» Texto de origem:
= = = =

"Mulheres continuam a ser cidadãos de segunda e crianças de terceira." Grupo quer medicina da lactação na Ordem dos Médicos
Ouvida pela TSF, a pediatra Graça Gonçalves explica que, idealmente, deve haver um "desmame natural da parte da criança". Este é um processo que pode ocorrer entre os dois anos e meio do bebé e os quatro. Em alguns casos, pode ser aos sete anos. "Não é nada de outro mundo, mas é encarada como completamente aberrante"
Corpo do artigo
Um grupo de profissionais de saúde quer que a Ordem dos Médicos passe a ter a competência de medicina da lactação. O objetivo é reconhecer a amamentação como uma área clínica diferenciada, que tem um impacto muito significativo na saúde materna, infantil e pública.
Composto exclusivamente por médicos, este grupo sublinha que as políticas públicas continuam a não proteger, como devem, o aleitamento materno. E até na formação médica são precisas mudanças.
Ouvida pela TSF, a pediatra Graça Gonçalves, uma das subscritoras documento, explica que esta iniciativa pretende "dignificar a amamentação", demonstrando a sua importância e democratizando a informação disponível sobre este tema.
"Decidimos juntar-nos e criar esta especificação. Fizemos esta proposta de várias áreas, porque o conhecimento tem de ser transversal a várias especialidades, e aquilo que nos propomos é fazer com que mais colegas se interessem por esta área e tenham um conhecimento diferenciado", aponta.
A médica Graça Gonçalves assegura que a amamentação tem por trás "uma ciência", que tem tido um "grande incremento" nos últimos anos. Esta evolução tem feito com que os profissionais de saúde adquiram "conhecimentos de ordem teórica e prática", que tornam mais eficaz a ajuda prestada às mães. Lamenta, contudo, que a sociedade portuguesa não seja "pró-amamentação ou pró-criança".
Quando uma criança é amamentada, ela deverá, caso seja possível à mãe e à criança, ser amamentada até que deseje. Ou seja, que haja um desmame natural da parte da criança.
Acrescenta, contudo, que esse "desmame natural" se dá entre os dois anos e meio e os quatro anos. Mas é "normal" que essa prática se possa estender até aos sete anos.
"Não é nada de outro mundo, mas é encarada como completamente aberrante pela nossa sociedade", vinca.
Este grupo propõe-se, por isso, a dar voz às mães, mas sobretudo aos filhos, numa sociedade que se fundamenta em "princípios economicistas", que "nunca as beneficiam".
As mulheres ainda continuam a ser cidadãos de segunda e as crianças são cidadãos de terceira. Não se lhes dá valor e nem sequer são ouvidas
O anteprojeto do Executivo propõe limitar a dispensa para amamentação até aos dois anos da criança – atualmente sem limite – e exigir a apresentação semestral de atestado médico. Atualmente, só é exigido atestado quando a dispensa ultrapassa o primeiro ano de vida do filho.

= = = =

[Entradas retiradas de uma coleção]
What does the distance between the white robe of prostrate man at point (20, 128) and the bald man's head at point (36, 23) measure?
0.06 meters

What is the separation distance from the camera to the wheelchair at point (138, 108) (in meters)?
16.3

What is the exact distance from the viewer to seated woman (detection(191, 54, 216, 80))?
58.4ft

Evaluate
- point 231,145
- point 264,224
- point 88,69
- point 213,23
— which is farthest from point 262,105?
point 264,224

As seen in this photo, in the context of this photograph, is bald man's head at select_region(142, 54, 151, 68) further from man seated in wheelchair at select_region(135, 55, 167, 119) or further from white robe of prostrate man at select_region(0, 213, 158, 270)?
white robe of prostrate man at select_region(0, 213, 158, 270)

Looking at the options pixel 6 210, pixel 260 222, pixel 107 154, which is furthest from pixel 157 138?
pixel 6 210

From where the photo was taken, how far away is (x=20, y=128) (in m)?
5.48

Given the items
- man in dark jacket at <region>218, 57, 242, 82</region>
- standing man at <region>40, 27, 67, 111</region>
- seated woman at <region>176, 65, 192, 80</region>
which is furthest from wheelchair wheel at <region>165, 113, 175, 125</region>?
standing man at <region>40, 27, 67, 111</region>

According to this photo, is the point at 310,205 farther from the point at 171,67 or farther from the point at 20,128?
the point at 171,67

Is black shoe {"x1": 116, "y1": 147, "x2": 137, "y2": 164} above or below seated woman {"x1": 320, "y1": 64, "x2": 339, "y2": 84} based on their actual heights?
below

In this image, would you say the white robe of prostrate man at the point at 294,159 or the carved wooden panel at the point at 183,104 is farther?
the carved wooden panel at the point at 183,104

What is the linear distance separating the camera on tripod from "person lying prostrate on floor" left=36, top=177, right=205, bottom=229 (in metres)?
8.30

= = = =

» Objetivo da tarefa:
As afirmações seguintes estão de acordo com o artigo sobre medicina da lactação? Responda sim ou não a cada uma, citando as palavras do artigo que decidem a resposta.
1. O grupo que faz a proposta é formado apenas por médicos.
2. Segundo a pediatra, o desmame natural acontece antes de a criança completar dois anos.
3. O anteprojeto do Executivo deixa de exigir atestado médico para a dispensa para amamentação.

» Solução:
1. Sim: "Composto exclusivamente por médicos".
2. Não: "Este é um processo que pode ocorrer entre os dois anos e meio do bebé e os quatro."
3. Não: "exigir a apresentação semestral de atestado médico".